James Mark Borgman (born February 24, 1954) is an American cartoonist. He is known for his political cartoons and his nationally syndicated comic strip Zits. He was the editorial cartoonist at The Cincinnati Enquirer from 1976 to 2008.

Biography
Borgman was born in Cincinnati, Ohio to James and Marian Borgman, where he began his career in journalism as a student at Elder High School. He then attended Ohio's Kenyon College where he started as an English major, then switched to being an art major. He graduated in 1976 with Phi Beta Kappa honors.

Borgman met his first wife Lynn Goodwin during his senior year of college at a class called Jesus and the Gospels.  They had two children named Dylan and Chelsea. Lynn died in 1999 from a blood clot following surgery to ease chronic neck and shoulder pain. In 2003 he married Suzanne Soled, an educational psychologist and professor at Northern Kentucky University.

Career
At Kenyon College, Borgman drew editorial cartoons for the Kenyon Collegian.

He became The Cincinnati Enquirers editorial cartoonist in 1976. Since 1980, his editorial cartoons have been nationally syndicated, at first by King Features Syndicate.  In 2007, Universal Press Syndicate took over the distribution of his editorial cartoons. In 2008, he took a voluntary buyout offered by Enquirer parent Gannett Company but continued to work on Zits after leaving the paper.

Comic strip series

Wonk City
His body of work has included the weekly comic strip Wonk City, which ran from 1994 to 1996 on the editorial pages of The Washington Post.  A surreal send-up of inside-the-beltway mores during the administration of Bill Clinton, many of the cartoons featured a cat involved in behind-the-scenes political skullduggery.

Zits

While on vacation in Sedona, Arizona, Borgman met up with fellow cartoonist, Jerry Scott.  Scott pitched the idea of a cartoon about a teenager and thus the comic strip Zits was born, debuting in July, 1997, with Borgman cartooning and Scott writing.

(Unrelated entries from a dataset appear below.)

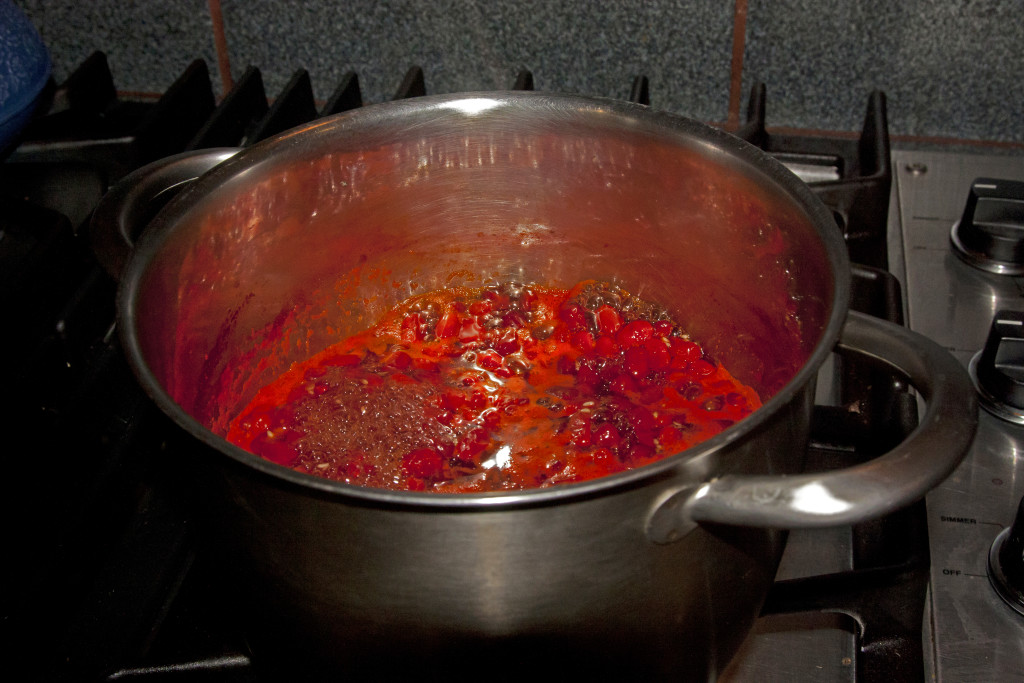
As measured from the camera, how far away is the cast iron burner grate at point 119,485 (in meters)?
0.52

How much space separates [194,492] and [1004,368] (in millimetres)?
472

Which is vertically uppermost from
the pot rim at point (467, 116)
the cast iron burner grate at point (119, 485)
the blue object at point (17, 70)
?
the blue object at point (17, 70)

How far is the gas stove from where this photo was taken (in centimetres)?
50

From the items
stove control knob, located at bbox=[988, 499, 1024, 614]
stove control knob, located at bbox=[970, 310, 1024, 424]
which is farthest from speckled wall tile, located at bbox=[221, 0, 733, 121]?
stove control knob, located at bbox=[988, 499, 1024, 614]

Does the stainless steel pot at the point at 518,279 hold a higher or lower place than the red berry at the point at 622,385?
higher

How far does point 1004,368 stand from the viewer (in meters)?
0.58

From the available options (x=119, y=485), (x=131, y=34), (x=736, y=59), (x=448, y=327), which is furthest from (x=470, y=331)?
(x=131, y=34)

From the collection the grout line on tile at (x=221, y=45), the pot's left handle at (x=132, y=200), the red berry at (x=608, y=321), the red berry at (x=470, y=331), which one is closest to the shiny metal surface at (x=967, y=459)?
the red berry at (x=608, y=321)

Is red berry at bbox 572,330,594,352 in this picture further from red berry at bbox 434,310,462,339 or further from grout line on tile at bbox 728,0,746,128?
grout line on tile at bbox 728,0,746,128

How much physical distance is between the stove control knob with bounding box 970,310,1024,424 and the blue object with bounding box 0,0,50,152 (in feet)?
2.29

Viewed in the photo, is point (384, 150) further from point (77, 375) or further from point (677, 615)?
point (677, 615)

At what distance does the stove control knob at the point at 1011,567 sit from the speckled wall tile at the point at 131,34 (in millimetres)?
844

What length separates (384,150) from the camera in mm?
654

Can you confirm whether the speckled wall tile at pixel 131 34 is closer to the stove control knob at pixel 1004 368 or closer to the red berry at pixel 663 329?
the red berry at pixel 663 329
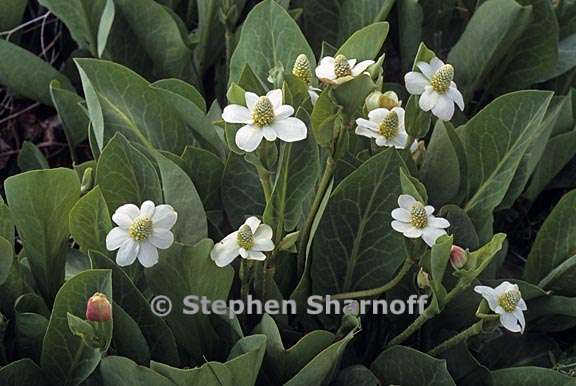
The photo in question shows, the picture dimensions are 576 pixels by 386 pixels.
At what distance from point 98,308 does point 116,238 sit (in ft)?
0.32

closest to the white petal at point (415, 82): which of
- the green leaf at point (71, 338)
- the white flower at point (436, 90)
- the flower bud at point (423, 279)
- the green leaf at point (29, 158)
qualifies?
the white flower at point (436, 90)

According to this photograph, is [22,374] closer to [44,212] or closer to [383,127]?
[44,212]

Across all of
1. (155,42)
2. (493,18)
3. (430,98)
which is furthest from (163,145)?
(493,18)

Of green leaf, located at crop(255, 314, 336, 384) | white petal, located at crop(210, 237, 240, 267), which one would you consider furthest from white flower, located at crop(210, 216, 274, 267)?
green leaf, located at crop(255, 314, 336, 384)

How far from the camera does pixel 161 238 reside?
108 cm

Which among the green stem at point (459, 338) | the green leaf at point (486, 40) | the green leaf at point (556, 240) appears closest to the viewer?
the green stem at point (459, 338)

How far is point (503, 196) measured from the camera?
1.34m

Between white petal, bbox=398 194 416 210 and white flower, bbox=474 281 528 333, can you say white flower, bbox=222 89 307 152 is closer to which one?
white petal, bbox=398 194 416 210

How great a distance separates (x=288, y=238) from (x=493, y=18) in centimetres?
62

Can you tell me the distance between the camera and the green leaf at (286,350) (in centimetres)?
114

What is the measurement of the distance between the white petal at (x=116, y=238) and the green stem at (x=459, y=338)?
16.8 inches

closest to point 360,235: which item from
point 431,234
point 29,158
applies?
point 431,234

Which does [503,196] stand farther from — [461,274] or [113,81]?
[113,81]

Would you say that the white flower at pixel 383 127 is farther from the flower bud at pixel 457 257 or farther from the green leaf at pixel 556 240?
the green leaf at pixel 556 240
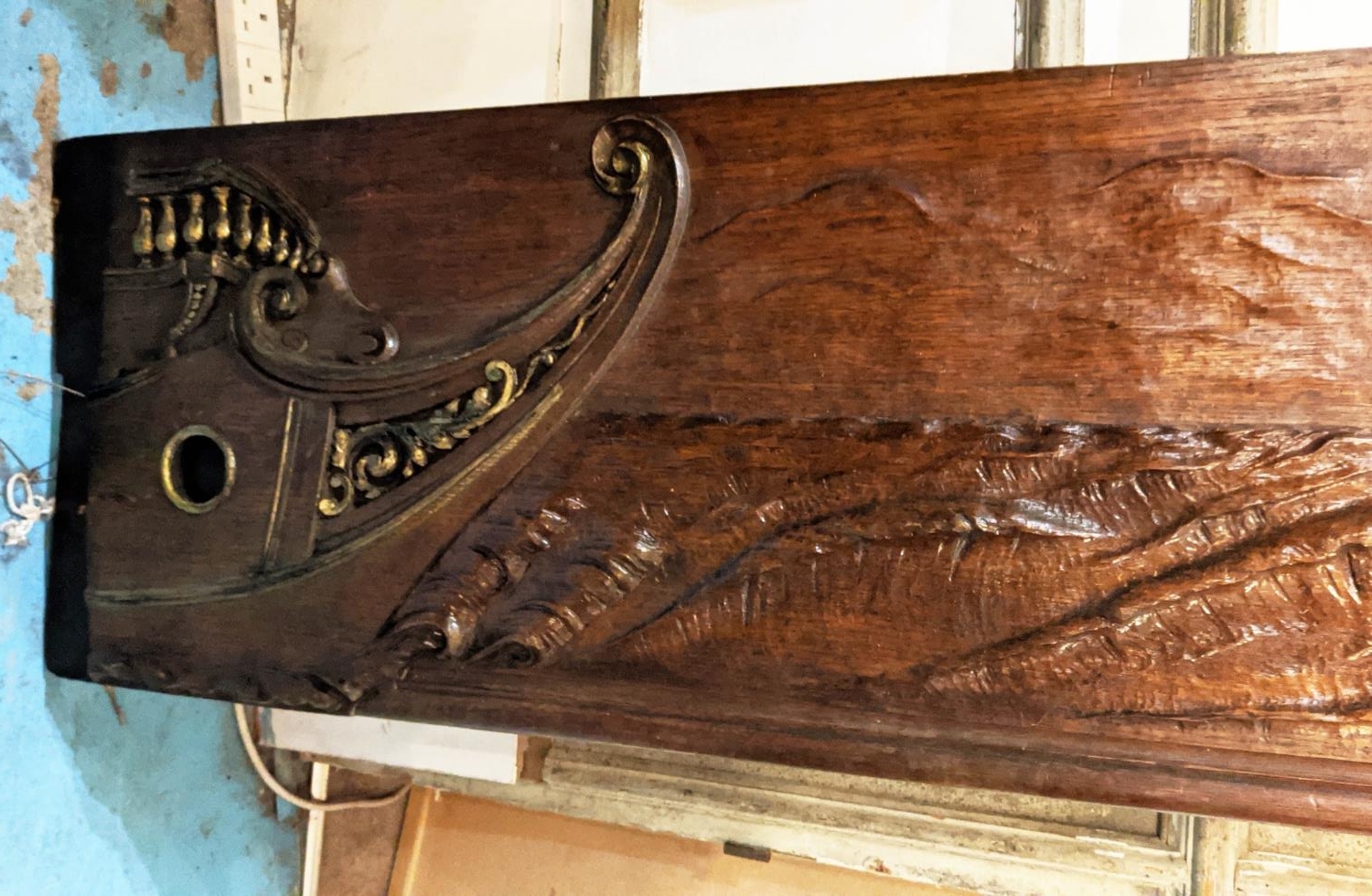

Zits is syndicated in over 1500 newspapers around the world and is translated into nine languages, including German, Chinese, Swedish, Norwegian, Danish, Spanish, Dutch, Portuguese, Finnish and Polish.

Awards
In 1991, when Borgman was 37 years old, he won the Pulitzer Prize for Editorial Cartooning. He has also won the National Cartoonist Society Editorial Cartoon Award for 1986, 1987, 1988, 1994, and 2006, their Newspaper Comic Strip for 1997, their Newspaper Comic Strip (with Jerry Scott) in 1998 and 1999 for Zits, and their Reuben Award in 1993.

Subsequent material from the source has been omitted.